** start Given text **

Sunday, February 9, 2014

Man is just not cut out for womanhood

There are just some things man cannot do and being a mother is one of those. I obviously have not been posting anything on this blog because I found it impossible to take care of the family and do anything else. I don't know how my wife plans meals. I don't know how she can multitask. I don't know how she can listen to four kids at once. I don't know how she can put up with a husband like me. 

I do know this: my wife is a gift, a precious gift. I will probably never praise her enough or thank her enough. 

But today I can say to her, thank you.

Monday, March 18, 2013

Weekend survival

Last week ended with a Friday visit from one of my grown-up godchildren (I have over two dozen godchildren). She came with her two young children because she had a day off. While she enjoyed watching me scramble about the kitchen, within minutes she offered to help clean. Now this dear soul is the kind of person who enjoys cleaning and there was no way I would dare refuse. To refuse her help would be like refusing to let a mechanic friend fix your car. As she began cleaning, I found myself just standing and watching in awe. It was like watching Leonardo da Vinci paint the Mona Lisa. She was a master.
While the kids played and we conversed, she was able to clean nooks and crannies in the kitchen that would’ve taken me months. She knows she was being nice, I doubt she has any idea at how immensely her gift blessed me and my family (thank you dear one).
Saturday brought two more godchildren (they came not to clean but to continue an ongoing fantasy game that we play), so meals and cleaning were split between my wife and I (thank you Melissa).
Sunday was St. Patrick’s Day.
This day I hosted a long planned St. Patrick’s feast, complete with corned beef and cabbage, and Irish whiskey (the whiskey was a rare and special treat during Lent). More godchildren came and food was had by all (but not the whiskey). I think I was able to balance hosting the feast among my dear friends with maintaining the dishes and other kitchen duties.
My beloved wife (in her infinite wisdom), also insisted that I rest as much as possible from housewife duties (on Sunday). She said this, knowing that a day of rest would put me in a strong position at the dawn of a new week.
Needless to say, however, that from a housewife point of view, Monday’s kitchen was a wreck. Many of the dishes were done but as every housewife knows, an ordered kitchen merely starts with clean dishes.
I’ve always considered myself the “social butterfly” type, but this weekend seemed to take everything out of me. Today I was running about two hours behind. I got the last load in the dishwasher just before midnight, and the kitchen will remain a mess overnight.
As my grandiosity slowly gives way to humility, I am coming to realize and accept that I can’t and won’t get everything done that needs to get done.
Question: Is there a way to keep the kitchen from becoming a total disaster WITHOUT sacrificing time needed to be a proper host?
 

Saturday, March 16, 2013

Day Two – No dust settles.

Today I spent less time trying to reorder the old system and clean large messes and more time trying to replicate a necessary schedule. In the old days, the only one who kept any kind of schedule was my wife. She seemed to think that scheduled bed times, mealtimes and mealtime cleanup were necessary. While I agreed, I was always reluctant. Now that I carry the burden I know that with my ADD a rigid schedule is necessary.
I remember, as short as a week ago, sitting in my man cave wondering what I should do. I wondered if I should clean it up a bit, work on a book that I’m writing, work on a fantasy game that I game-master, or paint some of my miniatures (for said fantasy game). As of the past two days, I don’t seem to have that problem anymore. As I finished cleaning up after breakfast, I realized that I need to start lunch. And as soon as I finished the lunch cleanup I was faced with the dilemma of cooking dinner.

** end Given text **
** start Data supplied **

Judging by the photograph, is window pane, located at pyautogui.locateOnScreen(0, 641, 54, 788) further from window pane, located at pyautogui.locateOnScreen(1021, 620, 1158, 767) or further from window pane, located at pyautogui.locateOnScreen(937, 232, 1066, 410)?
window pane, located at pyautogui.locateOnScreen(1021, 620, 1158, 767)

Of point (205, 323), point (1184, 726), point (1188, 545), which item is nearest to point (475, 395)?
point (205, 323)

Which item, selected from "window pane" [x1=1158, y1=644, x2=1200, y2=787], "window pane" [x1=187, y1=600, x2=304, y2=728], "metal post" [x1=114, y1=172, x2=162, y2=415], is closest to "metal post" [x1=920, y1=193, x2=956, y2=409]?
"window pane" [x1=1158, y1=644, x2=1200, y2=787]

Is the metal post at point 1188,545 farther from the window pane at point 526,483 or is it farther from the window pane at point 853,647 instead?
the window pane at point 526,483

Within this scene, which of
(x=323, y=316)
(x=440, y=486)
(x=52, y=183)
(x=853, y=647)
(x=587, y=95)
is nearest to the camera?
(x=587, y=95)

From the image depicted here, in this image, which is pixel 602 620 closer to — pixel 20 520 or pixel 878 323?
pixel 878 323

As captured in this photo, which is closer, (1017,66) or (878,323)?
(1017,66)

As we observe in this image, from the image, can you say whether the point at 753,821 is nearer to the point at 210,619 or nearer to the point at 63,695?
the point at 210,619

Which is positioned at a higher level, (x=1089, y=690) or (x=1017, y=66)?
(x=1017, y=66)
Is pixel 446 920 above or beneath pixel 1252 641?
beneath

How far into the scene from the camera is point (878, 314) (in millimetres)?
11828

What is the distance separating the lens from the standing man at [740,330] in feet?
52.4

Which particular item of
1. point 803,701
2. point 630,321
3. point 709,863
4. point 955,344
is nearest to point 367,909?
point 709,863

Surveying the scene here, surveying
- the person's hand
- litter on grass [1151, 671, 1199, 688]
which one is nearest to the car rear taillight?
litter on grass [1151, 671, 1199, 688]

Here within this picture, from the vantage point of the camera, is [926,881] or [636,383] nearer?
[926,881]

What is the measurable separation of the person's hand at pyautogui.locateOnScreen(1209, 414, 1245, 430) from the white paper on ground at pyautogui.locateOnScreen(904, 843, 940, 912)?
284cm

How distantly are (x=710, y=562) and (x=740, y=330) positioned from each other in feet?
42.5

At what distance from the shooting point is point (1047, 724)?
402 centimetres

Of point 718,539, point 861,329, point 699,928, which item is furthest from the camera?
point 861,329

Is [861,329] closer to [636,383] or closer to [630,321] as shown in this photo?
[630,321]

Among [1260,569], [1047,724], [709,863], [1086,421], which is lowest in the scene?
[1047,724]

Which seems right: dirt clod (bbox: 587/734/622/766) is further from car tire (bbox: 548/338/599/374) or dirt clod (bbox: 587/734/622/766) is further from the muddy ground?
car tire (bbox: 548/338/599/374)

** end Data supplied **

Exercise tasks →
A - List everything the blog's writer says he doesn't know how his wife manages to do.
B - According to the blog, how many godchildren does the writer have?
C - Please carry the blog forward from its last sentence, in the same voice and first-person style.
The items above have no connection to the blog.

Responses by task →
A -
- Plan meals
- Multitask
- Listen to four kids at once
- Put up with a husband like him

B - Over two dozen.

C -
It looks like everything I do from here on out has to be planned around mealtimes. I have to ask myself, How much extra time can I create in between meals?” Or to put it another way, “How efficient can I be with each meal time, so I have time to do all those other things a housewife does?”
Tools bought today: large dustpan, two hand towels for the kitchen, microwave dish cover (also called a  splatter guard), and dishes exclusive for the family meal.
I only drank 3 cups of coffee (How much coffee does a normal housewife need?).
I am happy to report , however, that there were no shouting matches or meltdowns today. I have been using a system to police myself. In the past, whenever I would shout or grump or speak harshly to my children (and sometimes my wife) I would pay them a dime (and apologize of course). So today, rather than yelling at my 13-year-old when she would sass, roll her eyes or crab at me, I simply charged her a dime.
Plenty of dimes were traded.

Wednesday, March 13, 2013

Preface and Day one

For years now (no, actually decades, almost two decades in fact) my wife and I, fantasized about her doing her art full-time, while I would stay home and play homemaker, homeschooling teacher and chef. In the year 2000 we had our first baby. A dear baby girl named Lucy, who fascinated and captivated us. Then as we got into the swing of things, we were expecting baby number two, our son Mario, hereafter called Momo. Five years later, we were blessed with our son Daniel, and in 2009, our little Princess Alicia was born. During all this time with tiny people around, very dependent on their mother, I’ve been eagerly waiting for the moment when we could go for our dream, analyzing and preparing myself, a man’s man, to play the role of housewife and homeschooling mother.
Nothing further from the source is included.